There are some foods that are perfectly fine to eat when they're a little moldy and then there are some you should toss in the trash immediately. Everyone loves to save a little money and no one wants to throw food in the trash but if the follow moldy items are in your fridge, toss 'em!
The mold is jelly could produce a mycotoxin, a poisonous substance that can make you sick. The USDA and microbiologists do not recommend scooping out the mold or "eating around it". Therefore, if you notice signs of mold on the lid or in the product, throw it away. Most jellies have a shelf life of six months to a year--the more sugar content the longer it will last.
Cheese made with mold like Brie, Camembert, and blue cheese are fine to eat, however its a different story for soft cheeses like cottage and cream cheese. In addition, if you notice mold on crumbled, shredded, or sliced cheese, discard it. If mold is growing on one side of a block of cheese, it's safe to cut off the moldy area and continue to eat the rest.
Yogurt and cream cheese have a high moisture content which is a breeding ground for mold. What's even scarier is that the mold found on these type of products grow below the surface and are difficult. The type of mold associated with yogurt and sour cream is "Mucor circinelloides"__and causes bloating and swelling of yogurt containers. Even if you do not notice a change in the product's container, throw it out 7 days after the expiration date.
Like yogurt and sour cream, soft fruits and vegetables like peaches, cucumbers, berries, and tomatoes may have mold growing underneath the surface. In addition, mold spreads rapidly in fruit and vegetables so be sure to check other produce in your fridge.
Aflatoxin is a mold that grows in soils is commonly found on peanut butter, legumes, and nuts. This type of mold is considered a human carcinogen, meaning it could cause cancer. Since these products are not processed with preservatives, they are at risk for growing mold.
These moisture-rich items are prone to quickly growing mold. In addition, moisture is a breeding ground for bacteria, so be sure to throw out these products that are past their expiration date, preferably seven days past the date.
If you spot mold on one slice of bread, it's best to throw the whole loaf away. The reason being is that baked goods and bread is very porous and there may be even more mold below the surface. Additionally, mold can spread quickly and the whole loaf may be contaminated.
That leftover spaghetti left in the fridge could have mold on it. The U.S. Department of Agriculture recommends that you throw away leftover dishes with meat and poultry, cooked casseroles and cooked grain pasta that appear to have mold on them.
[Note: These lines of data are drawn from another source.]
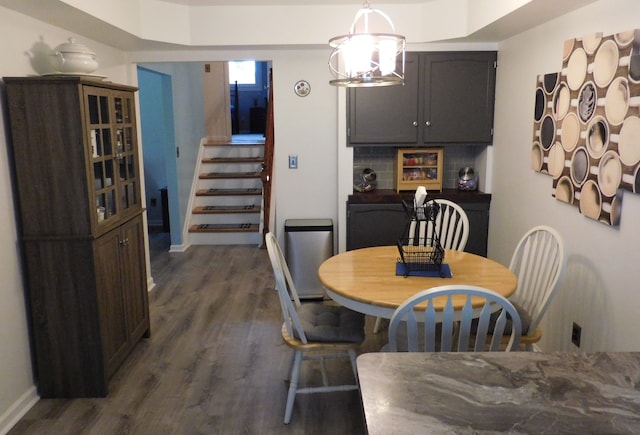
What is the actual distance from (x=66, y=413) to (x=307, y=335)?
4.49 ft

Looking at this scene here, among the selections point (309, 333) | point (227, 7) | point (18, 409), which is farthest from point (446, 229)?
point (18, 409)

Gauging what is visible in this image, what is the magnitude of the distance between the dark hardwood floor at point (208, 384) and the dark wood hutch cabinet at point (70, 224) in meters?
0.19

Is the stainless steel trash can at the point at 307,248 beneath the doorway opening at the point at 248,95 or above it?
beneath

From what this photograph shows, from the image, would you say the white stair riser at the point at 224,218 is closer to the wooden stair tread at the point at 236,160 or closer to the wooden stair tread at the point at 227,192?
the wooden stair tread at the point at 227,192

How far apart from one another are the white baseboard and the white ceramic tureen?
1763 millimetres

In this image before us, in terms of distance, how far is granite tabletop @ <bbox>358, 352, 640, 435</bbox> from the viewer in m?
1.18

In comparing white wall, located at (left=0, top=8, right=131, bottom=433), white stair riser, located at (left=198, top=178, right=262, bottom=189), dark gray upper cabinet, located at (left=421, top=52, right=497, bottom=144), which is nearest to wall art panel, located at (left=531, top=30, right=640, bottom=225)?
dark gray upper cabinet, located at (left=421, top=52, right=497, bottom=144)

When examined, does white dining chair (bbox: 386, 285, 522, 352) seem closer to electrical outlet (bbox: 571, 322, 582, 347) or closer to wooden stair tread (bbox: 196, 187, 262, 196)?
electrical outlet (bbox: 571, 322, 582, 347)

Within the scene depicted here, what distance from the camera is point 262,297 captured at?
15.1 ft

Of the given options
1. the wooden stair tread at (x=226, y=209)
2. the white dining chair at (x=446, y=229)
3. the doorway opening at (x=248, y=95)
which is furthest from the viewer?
the doorway opening at (x=248, y=95)

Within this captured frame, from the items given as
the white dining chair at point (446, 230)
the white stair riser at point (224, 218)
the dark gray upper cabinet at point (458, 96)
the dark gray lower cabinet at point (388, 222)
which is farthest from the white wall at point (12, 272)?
the white stair riser at point (224, 218)

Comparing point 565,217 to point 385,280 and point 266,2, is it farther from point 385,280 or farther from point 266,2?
point 266,2

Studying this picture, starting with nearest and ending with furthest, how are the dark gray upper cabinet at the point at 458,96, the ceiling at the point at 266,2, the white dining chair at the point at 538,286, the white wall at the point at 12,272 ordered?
the white dining chair at the point at 538,286
the white wall at the point at 12,272
the ceiling at the point at 266,2
the dark gray upper cabinet at the point at 458,96

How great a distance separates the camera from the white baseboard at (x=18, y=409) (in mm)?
2635
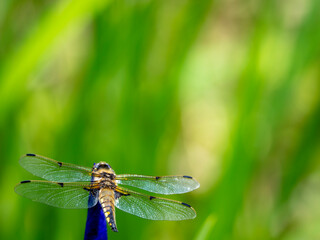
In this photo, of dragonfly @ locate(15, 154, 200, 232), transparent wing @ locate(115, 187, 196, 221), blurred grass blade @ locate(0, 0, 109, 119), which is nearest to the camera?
dragonfly @ locate(15, 154, 200, 232)

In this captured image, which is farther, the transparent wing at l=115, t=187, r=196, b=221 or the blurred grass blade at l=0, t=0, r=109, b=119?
the blurred grass blade at l=0, t=0, r=109, b=119

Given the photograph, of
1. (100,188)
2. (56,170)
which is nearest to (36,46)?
(56,170)

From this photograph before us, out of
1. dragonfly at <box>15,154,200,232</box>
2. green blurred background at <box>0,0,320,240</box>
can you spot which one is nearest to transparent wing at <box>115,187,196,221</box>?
dragonfly at <box>15,154,200,232</box>

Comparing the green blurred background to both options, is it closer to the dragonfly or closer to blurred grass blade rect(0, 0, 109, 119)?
blurred grass blade rect(0, 0, 109, 119)

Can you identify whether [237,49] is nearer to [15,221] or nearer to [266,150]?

Also, leftovers have a high moisture-content and could have mold growing underneath the surface along with bacteria.
The white stuff on your salami is actually an edible mold called Penicillium. It's considered normal for hard meats like salami to have a bit of mold. In fact, it is added to produce a certain flavor. So don't fret if you notice it.
For hard cheeses like Asiago, Parmesan, and Cheddar, mold isn't a part of their production, and can't get deep into it either. Therefore, if you notice a spot of mold on your cheese just cut off at least 1-inch below the area. Also, be sure not to touch the mold to avoid cross-contamination.
Fruits and vegetables like cabbage, apples, and bell peppers are dense, which make it difficult for mold to penetrate. The same rule applied above goes for produce as well. If you notice mold on the surface, just cut off at least 1-inch off the area.